WHAT TO DO:
Extract every line of text from the material below verbatim, leaving the pictures out of your answer.

↓↓↓

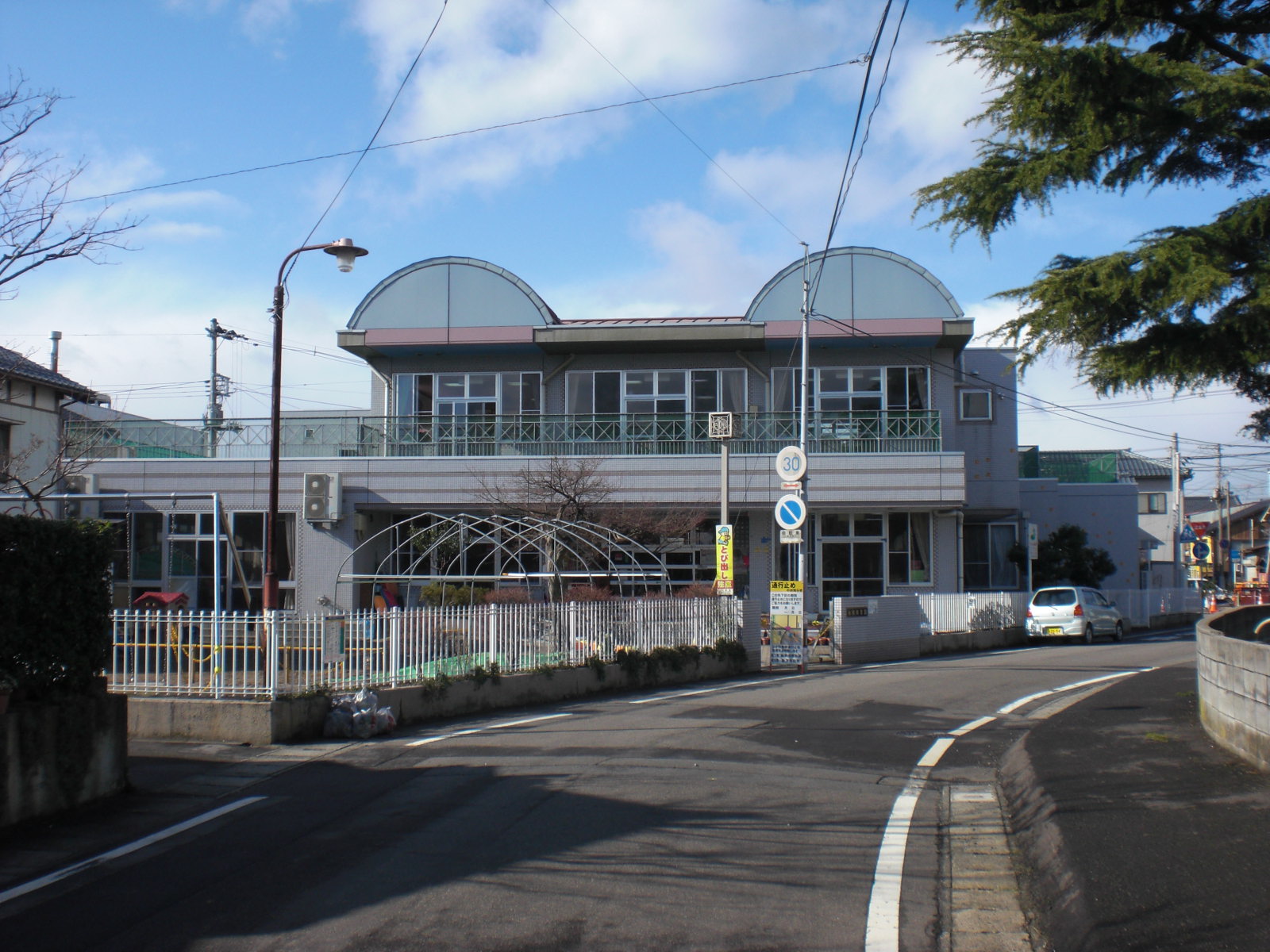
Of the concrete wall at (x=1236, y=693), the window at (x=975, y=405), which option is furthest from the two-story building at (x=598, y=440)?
the concrete wall at (x=1236, y=693)

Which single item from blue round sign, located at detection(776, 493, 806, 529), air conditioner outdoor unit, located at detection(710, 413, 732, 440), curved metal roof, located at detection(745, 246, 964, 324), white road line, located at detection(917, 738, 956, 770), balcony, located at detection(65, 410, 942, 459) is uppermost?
curved metal roof, located at detection(745, 246, 964, 324)

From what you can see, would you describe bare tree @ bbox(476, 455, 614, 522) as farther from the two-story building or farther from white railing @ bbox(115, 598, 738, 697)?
white railing @ bbox(115, 598, 738, 697)

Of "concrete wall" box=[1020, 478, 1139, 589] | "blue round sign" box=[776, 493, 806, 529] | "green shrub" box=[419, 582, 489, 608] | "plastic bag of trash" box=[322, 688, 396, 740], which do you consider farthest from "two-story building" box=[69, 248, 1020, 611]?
"plastic bag of trash" box=[322, 688, 396, 740]

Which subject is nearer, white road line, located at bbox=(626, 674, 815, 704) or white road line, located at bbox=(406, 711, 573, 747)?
white road line, located at bbox=(406, 711, 573, 747)

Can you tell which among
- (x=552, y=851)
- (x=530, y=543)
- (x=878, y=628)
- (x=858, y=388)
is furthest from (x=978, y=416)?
(x=552, y=851)

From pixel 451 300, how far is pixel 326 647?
1936cm

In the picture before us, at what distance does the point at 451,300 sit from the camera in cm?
2995

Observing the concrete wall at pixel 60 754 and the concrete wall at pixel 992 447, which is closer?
the concrete wall at pixel 60 754

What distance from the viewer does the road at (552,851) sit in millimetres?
5227

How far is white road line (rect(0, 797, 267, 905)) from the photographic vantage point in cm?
604

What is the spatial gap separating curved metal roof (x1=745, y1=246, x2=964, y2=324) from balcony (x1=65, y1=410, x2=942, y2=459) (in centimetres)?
289

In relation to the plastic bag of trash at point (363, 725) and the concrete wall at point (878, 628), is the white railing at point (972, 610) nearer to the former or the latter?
the concrete wall at point (878, 628)

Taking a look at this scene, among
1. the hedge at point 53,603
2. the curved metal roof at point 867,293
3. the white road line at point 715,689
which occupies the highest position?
the curved metal roof at point 867,293

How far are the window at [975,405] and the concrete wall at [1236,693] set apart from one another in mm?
22000
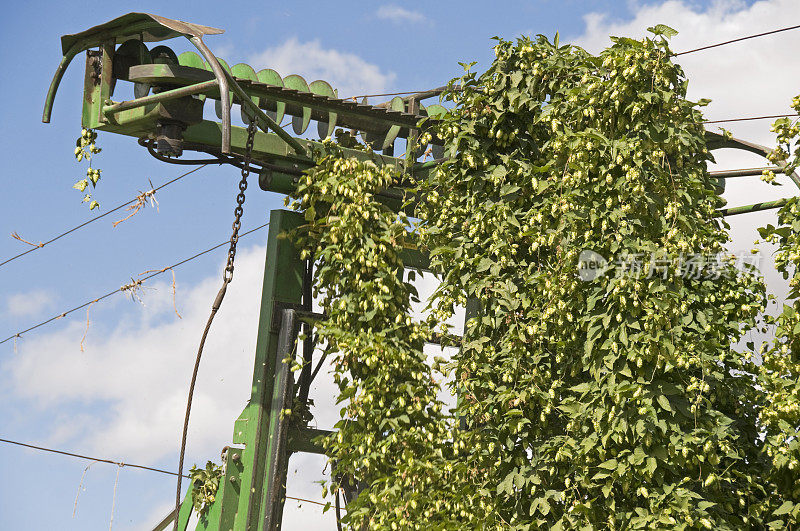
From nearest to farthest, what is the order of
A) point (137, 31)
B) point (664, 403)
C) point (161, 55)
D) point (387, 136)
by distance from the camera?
point (664, 403) < point (137, 31) < point (161, 55) < point (387, 136)

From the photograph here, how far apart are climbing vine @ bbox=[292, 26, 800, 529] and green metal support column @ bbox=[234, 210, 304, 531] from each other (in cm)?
29

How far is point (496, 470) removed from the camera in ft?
15.0

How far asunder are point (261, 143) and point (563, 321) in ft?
7.77

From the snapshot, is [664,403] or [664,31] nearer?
[664,403]

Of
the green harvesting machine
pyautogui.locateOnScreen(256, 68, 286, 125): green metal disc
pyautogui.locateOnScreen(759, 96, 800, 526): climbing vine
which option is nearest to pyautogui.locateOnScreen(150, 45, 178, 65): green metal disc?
the green harvesting machine

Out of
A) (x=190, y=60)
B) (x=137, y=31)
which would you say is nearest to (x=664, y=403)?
(x=190, y=60)

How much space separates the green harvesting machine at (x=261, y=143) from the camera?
17.7ft

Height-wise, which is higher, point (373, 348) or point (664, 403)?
point (373, 348)

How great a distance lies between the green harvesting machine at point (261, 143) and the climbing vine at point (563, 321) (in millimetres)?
316

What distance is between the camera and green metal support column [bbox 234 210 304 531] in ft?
18.4

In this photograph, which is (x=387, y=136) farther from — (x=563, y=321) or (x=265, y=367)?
(x=563, y=321)

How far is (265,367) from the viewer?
574cm

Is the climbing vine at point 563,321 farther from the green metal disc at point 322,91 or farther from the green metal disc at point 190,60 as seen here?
the green metal disc at point 190,60

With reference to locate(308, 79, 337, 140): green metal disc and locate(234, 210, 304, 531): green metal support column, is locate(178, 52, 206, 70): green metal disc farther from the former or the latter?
locate(234, 210, 304, 531): green metal support column
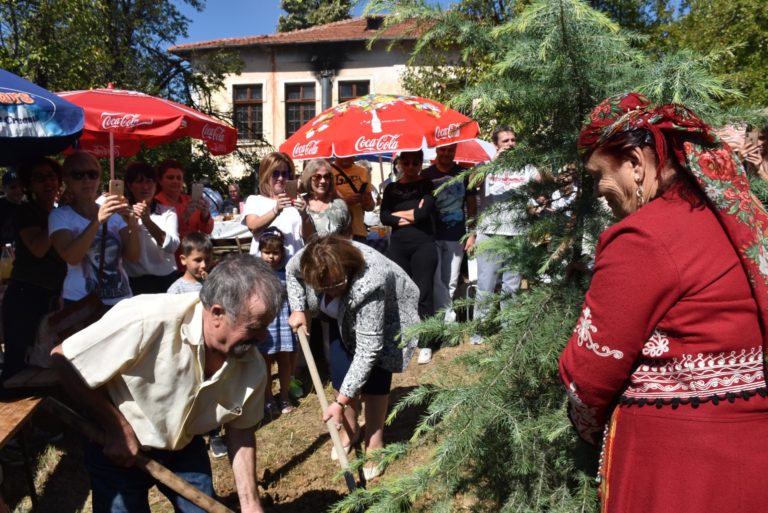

↑↑↑

CORRECT RESULT:
Of the concrete wall at (x=1236, y=693), the window at (x=975, y=405), which option is furthest from the two-story building at (x=598, y=440)?
the concrete wall at (x=1236, y=693)

Which single item from blue round sign, located at detection(776, 493, 806, 529), air conditioner outdoor unit, located at detection(710, 413, 732, 440), curved metal roof, located at detection(745, 246, 964, 324), white road line, located at detection(917, 738, 956, 770), balcony, located at detection(65, 410, 942, 459) is uppermost?
curved metal roof, located at detection(745, 246, 964, 324)

From what you can see, would you describe bare tree @ bbox(476, 455, 614, 522) as farther from the two-story building or farther from white railing @ bbox(115, 598, 738, 697)?
white railing @ bbox(115, 598, 738, 697)

Of "concrete wall" box=[1020, 478, 1139, 589] | "blue round sign" box=[776, 493, 806, 529] | "green shrub" box=[419, 582, 489, 608] | "plastic bag of trash" box=[322, 688, 396, 740], which do you consider farthest from "two-story building" box=[69, 248, 1020, 611]?
"plastic bag of trash" box=[322, 688, 396, 740]

Which subject is nearer, white road line, located at bbox=(626, 674, 815, 704) or white road line, located at bbox=(406, 711, 573, 747)?
white road line, located at bbox=(406, 711, 573, 747)

Can you tell which among
- (x=552, y=851)
- (x=530, y=543)
- (x=878, y=628)
- (x=858, y=388)
is furthest from (x=978, y=416)?
(x=552, y=851)

From pixel 451 300, how far is pixel 326 647?
1936cm

In the picture before us, at what distance does the point at 451,300 sit from the camera in cm?
2995

Observing the concrete wall at pixel 60 754 and the concrete wall at pixel 992 447, which is closer?
the concrete wall at pixel 60 754

What distance from the viewer does the road at (552,851) sit in millimetres?
5227

How far is white road line (rect(0, 797, 267, 905)) from the photographic vantage point in cm?
604

What is the spatial gap separating curved metal roof (x1=745, y1=246, x2=964, y2=324) from balcony (x1=65, y1=410, x2=942, y2=459) (in centimetres)?
289

In relation to the plastic bag of trash at point (363, 725) and the concrete wall at point (878, 628), is the white railing at point (972, 610) nearer to the former or the latter?
the concrete wall at point (878, 628)

Taking a look at this scene, among
1. the hedge at point 53,603
2. the curved metal roof at point 867,293
3. the white road line at point 715,689
which occupies the highest position?
the curved metal roof at point 867,293

How far are the window at [975,405] and the concrete wall at [1236,693] set apart from one another in mm?
22000
From nearest to farthest, what is the order of
A) point (137, 31)
B) point (664, 403)
C) point (161, 55)
D) point (387, 136)
by distance from the camera?
point (664, 403) < point (137, 31) < point (161, 55) < point (387, 136)

From the photograph here, how far apart are climbing vine @ bbox=[292, 26, 800, 529] and green metal support column @ bbox=[234, 210, 304, 531] from each other (in cm)?
29

How far is point (496, 470) removed from the camera in ft?
15.0

How far asunder are point (261, 143) and point (563, 321) in ft?
7.77

From the snapshot, is [664,403] or [664,31] nearer?
[664,403]

Of
the green harvesting machine
pyautogui.locateOnScreen(256, 68, 286, 125): green metal disc
pyautogui.locateOnScreen(759, 96, 800, 526): climbing vine
which option is nearest to pyautogui.locateOnScreen(150, 45, 178, 65): green metal disc?
the green harvesting machine

Out of
A) (x=190, y=60)
B) (x=137, y=31)
which would you say is nearest to (x=664, y=403)?
(x=190, y=60)

How much space separates the green harvesting machine at (x=261, y=143) from the camera?
17.7ft

Height-wise, which is higher, point (373, 348) or point (664, 403)?
point (373, 348)

How great a distance lies between the green harvesting machine at point (261, 143) and the climbing vine at point (563, 321) (in millimetres)?
316

What distance is between the camera and green metal support column [bbox 234 210 304 531] in ft?
18.4

In this photograph, which is (x=387, y=136) farther from — (x=563, y=321) or (x=265, y=367)?
(x=563, y=321)

How far is (265,367) from the viewer?
574cm

Is the climbing vine at point 563,321 farther from the green metal disc at point 322,91 or farther from the green metal disc at point 190,60 as seen here?
the green metal disc at point 190,60

With reference to locate(308, 79, 337, 140): green metal disc and locate(234, 210, 304, 531): green metal support column, is locate(178, 52, 206, 70): green metal disc farther from the former or the latter?
locate(234, 210, 304, 531): green metal support column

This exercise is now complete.